Gould clarifies the issue in terms that reflect the difference between justice-oriented and efficiency-oriented testing:
The differences between strict hereditarians and their opponents is not, as some caricatures suggest, the belief that a child’s performance is all inborn or all a function environment and learning. I doubt that even the most committed antihereditarians have ever denied the existence of innate variation among children. The differences are more a matter of social policy and educational practice. Hereditarians view their measures of intelligence as markers of permanent, inborn limits. Children, so labeled, should be sorted, trained according to their inheritance and channeled into professions appropriate for their biology. Mental testing becomes a theory of limits. Antihereditarians, like Binet, test in order to identify and help. Without denying the evident fact that not all children, whatever their training, will enter the company of Newton and Einstein, they emphasize the power of creative education to increase the achievements of all children, often in extensive and unanticipated ways. Mental testing becomes a theory for enhancing potential through proper education. (Gould, 1996, p.183; emphasis added)

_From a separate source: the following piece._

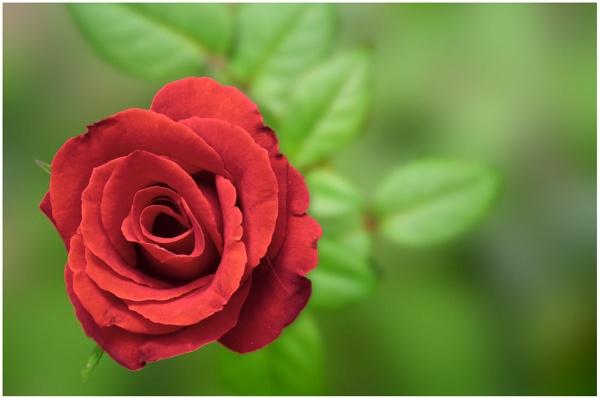 Red Rose.. by rajishravi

It is one of the great ironies in the history of testing that the man who invented the first and most widely used standardized test understood the social justice implications of his invention and articulated a vision to assure its appropriate use, only to be completely ignored by his most enthusiastic and ambitious followers. The individuals who so drastically repurposed Binet’s invention, all of them Americans, were convinced of an extremely consequential theoretical commitment, namely that what the IQ test measured was a fixed, inherited trait. Their idea was that a person’s intelligence is an inalterable inherited property of the mind that is best thought of as akin to a strictly biological trait, such as height, and that this trait could be measured objectively by an IQ test. This idea, which has supporters to this day (Herrnstein & Murray, 1994), was invented by American psychologists during a very specific historical epoch. Wedding this idea to Binet’s invention allowed for a much wider range of ostensibly valid theoretical and institutional applications and turned what was potentially an instrument of justice into an instrument of injustice. The idea that IQ tests measured an innate ability would have a massive impact on the shape of American education during the first half of the twentieth century, as the proliferation of scientific racism backed advances in the mass administration and institutionalization of standardized testing. These developments in institutionalized measurement would, to take a phrase from Condorcet (1785), “make nature herself an accomplice in the crime of political inequality.”